The sun sets on Japan's nuclear age


NUCLEAR FALLOUT:The meltdown at the Fukushima nuclear plant has grave implications for Japan’s planned atomic energy expansion, and also its long-term economic growth

IN A CITY where mass demonstrations are rare and generally tame, Tokyo has seen at least four in the past month, all against nuclear power. Thousands of people have marched past the headquarters of Tokyo Electric Power (Tepco) shouting slogans at the executives they hold responsible for the world’s worst atomic crisis since Chernobyl.
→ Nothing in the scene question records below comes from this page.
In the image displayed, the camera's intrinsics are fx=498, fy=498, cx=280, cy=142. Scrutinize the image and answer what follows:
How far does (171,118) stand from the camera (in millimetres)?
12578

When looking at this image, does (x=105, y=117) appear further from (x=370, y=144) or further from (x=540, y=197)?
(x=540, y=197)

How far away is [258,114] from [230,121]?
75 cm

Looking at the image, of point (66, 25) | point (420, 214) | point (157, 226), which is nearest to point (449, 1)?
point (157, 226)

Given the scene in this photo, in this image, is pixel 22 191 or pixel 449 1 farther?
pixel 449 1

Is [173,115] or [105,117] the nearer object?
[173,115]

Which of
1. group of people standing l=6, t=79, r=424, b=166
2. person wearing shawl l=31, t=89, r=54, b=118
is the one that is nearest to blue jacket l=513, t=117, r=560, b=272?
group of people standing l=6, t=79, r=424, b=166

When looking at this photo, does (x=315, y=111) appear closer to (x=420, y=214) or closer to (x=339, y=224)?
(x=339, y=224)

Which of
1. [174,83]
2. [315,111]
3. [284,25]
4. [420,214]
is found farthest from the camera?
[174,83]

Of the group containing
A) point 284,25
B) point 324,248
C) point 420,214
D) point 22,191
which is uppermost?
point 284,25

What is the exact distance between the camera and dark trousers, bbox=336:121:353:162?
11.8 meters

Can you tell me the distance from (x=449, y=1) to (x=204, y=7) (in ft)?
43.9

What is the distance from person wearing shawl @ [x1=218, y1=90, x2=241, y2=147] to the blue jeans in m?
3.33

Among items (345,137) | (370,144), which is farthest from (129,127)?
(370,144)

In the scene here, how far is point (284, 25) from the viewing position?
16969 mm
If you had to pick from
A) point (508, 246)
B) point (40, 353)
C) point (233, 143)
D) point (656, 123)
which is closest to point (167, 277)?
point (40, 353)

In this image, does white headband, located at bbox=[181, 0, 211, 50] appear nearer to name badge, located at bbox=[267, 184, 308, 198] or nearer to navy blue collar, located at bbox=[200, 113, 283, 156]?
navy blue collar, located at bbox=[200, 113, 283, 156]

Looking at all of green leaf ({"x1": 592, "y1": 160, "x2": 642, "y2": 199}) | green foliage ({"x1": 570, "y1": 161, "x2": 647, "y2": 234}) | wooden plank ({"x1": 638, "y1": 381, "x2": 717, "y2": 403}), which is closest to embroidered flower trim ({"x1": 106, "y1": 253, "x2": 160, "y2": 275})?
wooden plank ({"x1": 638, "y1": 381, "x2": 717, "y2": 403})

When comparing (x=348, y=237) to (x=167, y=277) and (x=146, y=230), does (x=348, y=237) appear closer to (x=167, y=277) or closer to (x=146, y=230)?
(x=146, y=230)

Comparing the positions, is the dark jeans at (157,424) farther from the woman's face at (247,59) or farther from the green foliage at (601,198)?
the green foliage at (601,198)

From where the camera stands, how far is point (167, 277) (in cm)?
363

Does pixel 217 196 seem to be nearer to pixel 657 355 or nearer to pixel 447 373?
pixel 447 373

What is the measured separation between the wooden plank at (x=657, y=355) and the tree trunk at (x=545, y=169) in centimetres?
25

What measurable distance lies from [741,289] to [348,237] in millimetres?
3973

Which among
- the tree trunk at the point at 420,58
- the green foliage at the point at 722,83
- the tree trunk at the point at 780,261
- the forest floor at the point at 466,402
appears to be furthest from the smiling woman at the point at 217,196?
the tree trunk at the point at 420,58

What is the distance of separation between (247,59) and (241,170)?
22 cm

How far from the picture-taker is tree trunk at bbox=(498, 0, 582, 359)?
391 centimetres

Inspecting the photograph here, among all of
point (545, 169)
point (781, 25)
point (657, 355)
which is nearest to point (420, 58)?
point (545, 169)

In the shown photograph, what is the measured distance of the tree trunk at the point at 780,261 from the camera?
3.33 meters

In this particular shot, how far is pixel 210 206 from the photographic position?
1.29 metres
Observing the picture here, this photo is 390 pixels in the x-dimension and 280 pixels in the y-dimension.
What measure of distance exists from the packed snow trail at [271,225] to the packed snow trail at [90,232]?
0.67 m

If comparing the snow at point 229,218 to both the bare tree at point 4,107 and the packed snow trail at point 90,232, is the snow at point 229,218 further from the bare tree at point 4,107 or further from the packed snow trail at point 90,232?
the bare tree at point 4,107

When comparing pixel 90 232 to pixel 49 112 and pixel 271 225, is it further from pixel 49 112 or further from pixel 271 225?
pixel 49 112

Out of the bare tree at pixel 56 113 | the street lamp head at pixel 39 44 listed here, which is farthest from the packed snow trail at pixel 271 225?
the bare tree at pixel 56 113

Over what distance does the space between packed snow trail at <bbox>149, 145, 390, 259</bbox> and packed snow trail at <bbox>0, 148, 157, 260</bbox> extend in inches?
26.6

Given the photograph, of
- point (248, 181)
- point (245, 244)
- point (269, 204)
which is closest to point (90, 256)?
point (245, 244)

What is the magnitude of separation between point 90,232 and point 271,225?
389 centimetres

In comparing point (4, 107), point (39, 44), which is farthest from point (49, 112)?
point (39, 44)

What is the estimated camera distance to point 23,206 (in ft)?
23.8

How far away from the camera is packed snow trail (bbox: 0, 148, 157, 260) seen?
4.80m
Furious parents from Fukushima Prefecture this month dumped irradiated soil from school playgrounds on the desks of government bureaucrats. More protests are planned in the sweltering summer months, when looming power cuts and leaking radiation from the ruined Fukushima Daiichi power plant will make life very uncomfortable for citizens in this densely populated, sprawling metropolis.

Could these angry, scattered voices from below congeal to topple Japan’s entire energy policy, or even abort the global turn to nuclear power? Prime minister Naoto Kan has already thrown a huge bone to the anti-nuclear lobby by asking for the temporary closure of the Hamaoka plant southwest of Tokyo.

Even as utility executives digested that unexpected request, polls suggest that nearly two-thirds of the public support the decision, which takes offline what many call the most dangerous power plant in the country. In a press conference this month, Kan further stunned the embattled industry by saying that energy policy in Japan must “go back to the drawing board,” which would mean reversing a four-decade focus on atomic power.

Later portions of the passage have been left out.